(THE TASK): Please repeat every entry exactly as written, but skip the pictures.

§

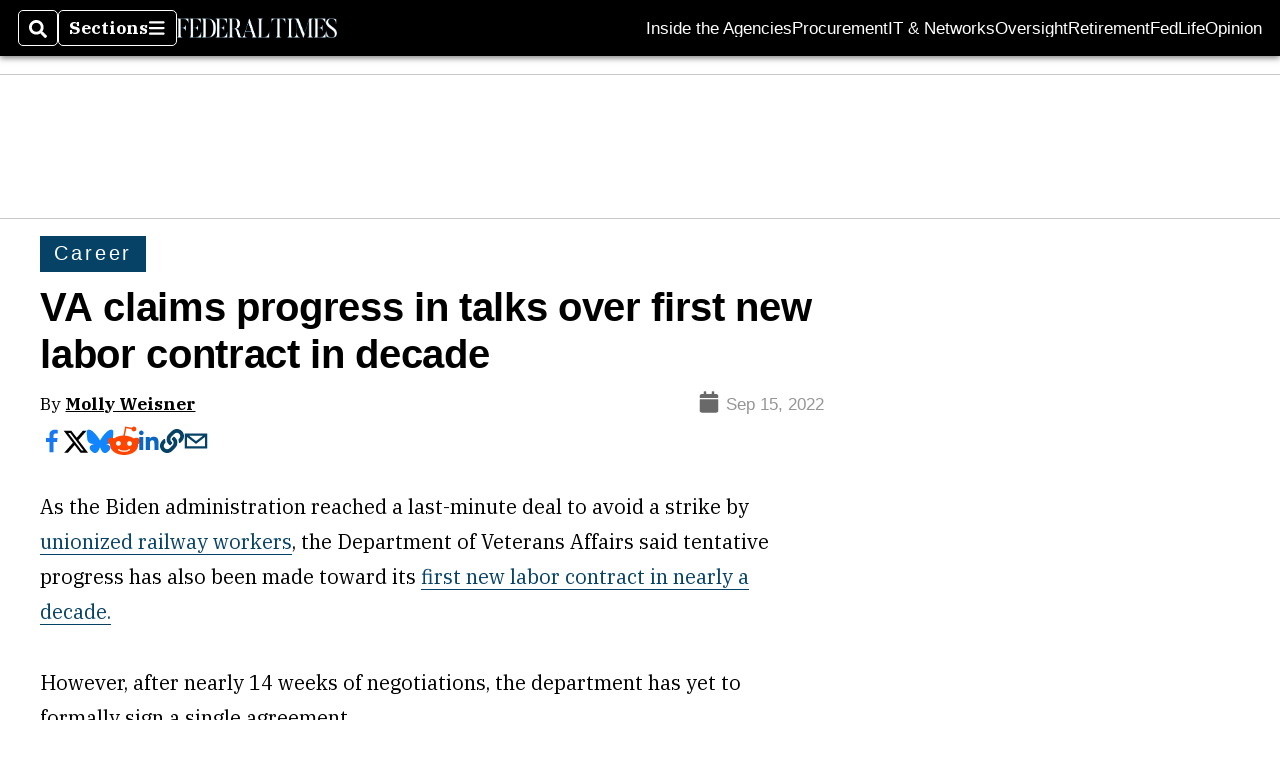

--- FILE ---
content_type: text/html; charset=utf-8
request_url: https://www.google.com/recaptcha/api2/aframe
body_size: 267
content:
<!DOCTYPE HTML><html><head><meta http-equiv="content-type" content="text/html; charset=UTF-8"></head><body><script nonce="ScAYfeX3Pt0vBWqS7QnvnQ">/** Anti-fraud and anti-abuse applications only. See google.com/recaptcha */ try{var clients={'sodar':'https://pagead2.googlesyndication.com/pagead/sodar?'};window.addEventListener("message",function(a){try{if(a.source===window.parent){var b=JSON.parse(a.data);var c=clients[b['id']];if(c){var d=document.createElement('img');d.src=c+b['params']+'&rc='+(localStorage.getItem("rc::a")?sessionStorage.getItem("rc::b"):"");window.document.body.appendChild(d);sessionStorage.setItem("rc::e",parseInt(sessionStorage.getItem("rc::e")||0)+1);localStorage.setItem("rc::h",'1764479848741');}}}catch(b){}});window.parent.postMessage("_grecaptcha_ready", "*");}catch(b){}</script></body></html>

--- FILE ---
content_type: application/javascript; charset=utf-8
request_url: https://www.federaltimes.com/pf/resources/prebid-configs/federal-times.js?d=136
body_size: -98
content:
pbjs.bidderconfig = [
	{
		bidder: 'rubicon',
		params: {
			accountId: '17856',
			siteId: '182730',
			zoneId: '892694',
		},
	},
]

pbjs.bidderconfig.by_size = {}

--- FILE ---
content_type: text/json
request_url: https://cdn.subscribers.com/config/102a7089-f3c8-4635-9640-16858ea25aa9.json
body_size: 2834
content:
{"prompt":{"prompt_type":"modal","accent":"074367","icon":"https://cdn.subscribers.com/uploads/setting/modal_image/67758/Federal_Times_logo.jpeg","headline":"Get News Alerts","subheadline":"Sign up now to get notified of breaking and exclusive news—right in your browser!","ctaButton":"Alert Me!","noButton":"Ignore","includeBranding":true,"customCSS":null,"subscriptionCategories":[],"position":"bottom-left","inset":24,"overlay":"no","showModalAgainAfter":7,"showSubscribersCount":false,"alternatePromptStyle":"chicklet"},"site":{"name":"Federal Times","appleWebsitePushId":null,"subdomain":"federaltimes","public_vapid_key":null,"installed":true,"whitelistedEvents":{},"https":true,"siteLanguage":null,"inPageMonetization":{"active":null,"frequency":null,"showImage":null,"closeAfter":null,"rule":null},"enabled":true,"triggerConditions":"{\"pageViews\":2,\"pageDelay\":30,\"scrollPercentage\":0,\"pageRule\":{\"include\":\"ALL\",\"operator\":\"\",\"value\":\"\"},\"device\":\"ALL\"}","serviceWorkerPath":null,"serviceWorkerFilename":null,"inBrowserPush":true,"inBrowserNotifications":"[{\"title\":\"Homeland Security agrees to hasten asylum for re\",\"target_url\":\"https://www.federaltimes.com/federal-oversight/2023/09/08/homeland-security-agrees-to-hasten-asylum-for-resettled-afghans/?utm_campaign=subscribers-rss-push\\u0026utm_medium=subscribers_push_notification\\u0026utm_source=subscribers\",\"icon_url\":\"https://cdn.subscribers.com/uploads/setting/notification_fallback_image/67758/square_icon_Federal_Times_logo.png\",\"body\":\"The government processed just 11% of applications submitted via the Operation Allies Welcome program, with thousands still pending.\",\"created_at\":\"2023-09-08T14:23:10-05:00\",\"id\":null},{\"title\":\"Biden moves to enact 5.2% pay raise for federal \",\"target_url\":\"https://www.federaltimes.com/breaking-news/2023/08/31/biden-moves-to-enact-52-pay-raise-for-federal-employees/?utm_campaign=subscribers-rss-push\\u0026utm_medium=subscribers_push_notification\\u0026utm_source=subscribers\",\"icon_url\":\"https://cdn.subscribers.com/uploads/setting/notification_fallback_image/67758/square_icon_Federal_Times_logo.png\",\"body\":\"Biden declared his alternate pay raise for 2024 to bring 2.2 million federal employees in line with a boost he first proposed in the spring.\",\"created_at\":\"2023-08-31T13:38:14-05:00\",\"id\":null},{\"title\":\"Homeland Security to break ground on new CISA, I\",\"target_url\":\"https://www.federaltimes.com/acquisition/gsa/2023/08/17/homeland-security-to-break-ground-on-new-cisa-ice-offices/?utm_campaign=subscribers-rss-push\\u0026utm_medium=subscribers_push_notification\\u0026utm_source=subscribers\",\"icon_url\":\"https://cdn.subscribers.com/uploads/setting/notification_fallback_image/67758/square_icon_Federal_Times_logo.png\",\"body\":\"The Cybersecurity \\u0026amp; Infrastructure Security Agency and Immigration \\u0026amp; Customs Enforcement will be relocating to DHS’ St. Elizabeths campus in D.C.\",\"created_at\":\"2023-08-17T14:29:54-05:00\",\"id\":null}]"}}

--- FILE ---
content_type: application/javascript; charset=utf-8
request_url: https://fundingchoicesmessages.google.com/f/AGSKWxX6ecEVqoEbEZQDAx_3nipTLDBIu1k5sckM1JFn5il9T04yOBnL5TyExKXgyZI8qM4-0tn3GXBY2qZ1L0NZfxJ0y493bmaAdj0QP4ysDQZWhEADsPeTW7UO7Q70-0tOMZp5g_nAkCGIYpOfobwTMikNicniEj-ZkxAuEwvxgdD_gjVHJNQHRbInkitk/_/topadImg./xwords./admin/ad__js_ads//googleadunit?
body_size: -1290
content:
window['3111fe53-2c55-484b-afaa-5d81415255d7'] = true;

§

(RESPONSE TO THE TASK):
--- FILE ---
content_type: text/html; charset=utf-8
request_url: https://www.google.com/recaptcha/api2/aframe
body_size: 267
content:
<!DOCTYPE HTML><html><head><meta http-equiv="content-type" content="text/html; charset=UTF-8"></head><body><script nonce="ScAYfeX3Pt0vBWqS7QnvnQ">/** Anti-fraud and anti-abuse applications only. See google.com/recaptcha */ try{var clients={'sodar':'https://pagead2.googlesyndication.com/pagead/sodar?'};window.addEventListener("message",function(a){try{if(a.source===window.parent){var b=JSON.parse(a.data);var c=clients[b['id']];if(c){var d=document.createElement('img');d.src=c+b['params']+'&rc='+(localStorage.getItem("rc::a")?sessionStorage.getItem("rc::b"):"");window.document.body.appendChild(d);sessionStorage.setItem("rc::e",parseInt(sessionStorage.getItem("rc::e")||0)+1);localStorage.setItem("rc::h",'1764479848741');}}}catch(b){}});window.parent.postMessage("_grecaptcha_ready", "*");}catch(b){}</script></body></html>

--- FILE ---
content_type: application/javascript; charset=utf-8
request_url: https://www.federaltimes.com/pf/resources/prebid-configs/federal-times.js?d=136
body_size: -98
content:
pbjs.bidderconfig = [
	{
		bidder: 'rubicon',
		params: {
			accountId: '17856',
			siteId: '182730',
			zoneId: '892694',
		},
	},
]

pbjs.bidderconfig.by_size = {}

--- FILE ---
content_type: text/json
request_url: https://cdn.subscribers.com/config/102a7089-f3c8-4635-9640-16858ea25aa9.json
body_size: 2834
content:
{"prompt":{"prompt_type":"modal","accent":"074367","icon":"https://cdn.subscribers.com/uploads/setting/modal_image/67758/Federal_Times_logo.jpeg","headline":"Get News Alerts","subheadline":"Sign up now to get notified of breaking and exclusive news—right in your browser!","ctaButton":"Alert Me!","noButton":"Ignore","includeBranding":true,"customCSS":null,"subscriptionCategories":[],"position":"bottom-left","inset":24,"overlay":"no","showModalAgainAfter":7,"showSubscribersCount":false,"alternatePromptStyle":"chicklet"},"site":{"name":"Federal Times","appleWebsitePushId":null,"subdomain":"federaltimes","public_vapid_key":null,"installed":true,"whitelistedEvents":{},"https":true,"siteLanguage":null,"inPageMonetization":{"active":null,"frequency":null,"showImage":null,"closeAfter":null,"rule":null},"enabled":true,"triggerConditions":"{\"pageViews\":2,\"pageDelay\":30,\"scrollPercentage\":0,\"pageRule\":{\"include\":\"ALL\",\"operator\":\"\",\"value\":\"\"},\"device\":\"ALL\"}","serviceWorkerPath":null,"serviceWorkerFilename":null,"inBrowserPush":true,"inBrowserNotifications":"[{\"title\":\"Homeland Security agrees to hasten asylum for re\",\"target_url\":\"https://www.federaltimes.com/federal-oversight/2023/09/08/homeland-security-agrees-to-hasten-asylum-for-resettled-afghans/?utm_campaign=subscribers-rss-push\\u0026utm_medium=subscribers_push_notification\\u0026utm_source=subscribers\",\"icon_url\":\"https://cdn.subscribers.com/uploads/setting/notification_fallback_image/67758/square_icon_Federal_Times_logo.png\",\"body\":\"The government processed just 11% of applications submitted via the Operation Allies Welcome program, with thousands still pending.\",\"created_at\":\"2023-09-08T14:23:10-05:00\",\"id\":null},{\"title\":\"Biden moves to enact 5.2% pay raise for federal \",\"target_url\":\"https://www.federaltimes.com/breaking-news/2023/08/31/biden-moves-to-enact-52-pay-raise-for-federal-employees/?utm_campaign=subscribers-rss-push\\u0026utm_medium=subscribers_push_notification\\u0026utm_source=subscribers\",\"icon_url\":\"https://cdn.subscribers.com/uploads/setting/notification_fallback_image/67758/square_icon_Federal_Times_logo.png\",\"body\":\"Biden declared his alternate pay raise for 2024 to bring 2.2 million federal employees in line with a boost he first proposed in the spring.\",\"created_at\":\"2023-08-31T13:38:14-05:00\",\"id\":null},{\"title\":\"Homeland Security to break ground on new CISA, I\",\"target_url\":\"https://www.federaltimes.com/acquisition/gsa/2023/08/17/homeland-security-to-break-ground-on-new-cisa-ice-offices/?utm_campaign=subscribers-rss-push\\u0026utm_medium=subscribers_push_notification\\u0026utm_source=subscribers\",\"icon_url\":\"https://cdn.subscribers.com/uploads/setting/notification_fallback_image/67758/square_icon_Federal_Times_logo.png\",\"body\":\"The Cybersecurity \\u0026amp; Infrastructure Security Agency and Immigration \\u0026amp; Customs Enforcement will be relocating to DHS’ St. Elizabeths campus in D.C.\",\"created_at\":\"2023-08-17T14:29:54-05:00\",\"id\":null}]"}}

--- FILE ---
content_type: application/javascript; charset=utf-8
request_url: https://fundingchoicesmessages.google.com/f/AGSKWxX6ecEVqoEbEZQDAx_3nipTLDBIu1k5sckM1JFn5il9T04yOBnL5TyExKXgyZI8qM4-0tn3GXBY2qZ1L0NZfxJ0y493bmaAdj0QP4ysDQZWhEADsPeTW7UO7Q70-0tOMZp5g_nAkCGIYpOfobwTMikNicniEj-ZkxAuEwvxgdD_gjVHJNQHRbInkitk/_/topadImg./xwords./admin/ad__js_ads//googleadunit?
body_size: -1290
content:
window['3111fe53-2c55-484b-afaa-5d81415255d7'] = true;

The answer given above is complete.